ASSIGNMENT.
Pictures should be left out when the listing below is repeated word for word.
━━━━━━
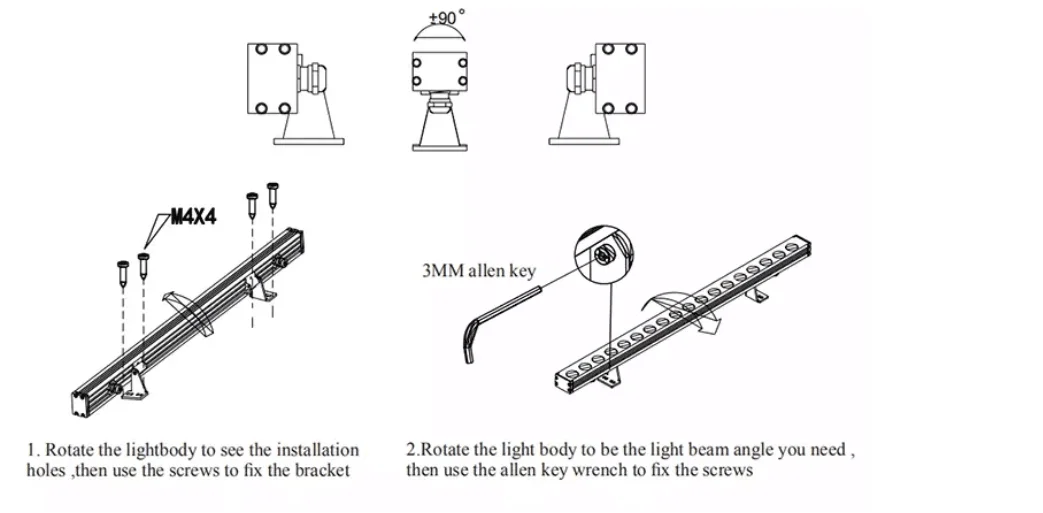 ±90°

M4X4

3MM allen key

1. Rotate the lightbody to see the installation holes ,then use the screws to fix the bracket

2.Rotate the light body to be the light beam angle you need , then use the allen key wrench to fix the screws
━━━━━━
RESULT FOR THIS TASK.
 ±90°

M4X4

3MM allen key

1. Rotate the lightbody to see the installation holes ,then use the screws to fix the bracket

2.Rotate the light body to be the light beam angle you need , then use the allen key wrench to fix the screws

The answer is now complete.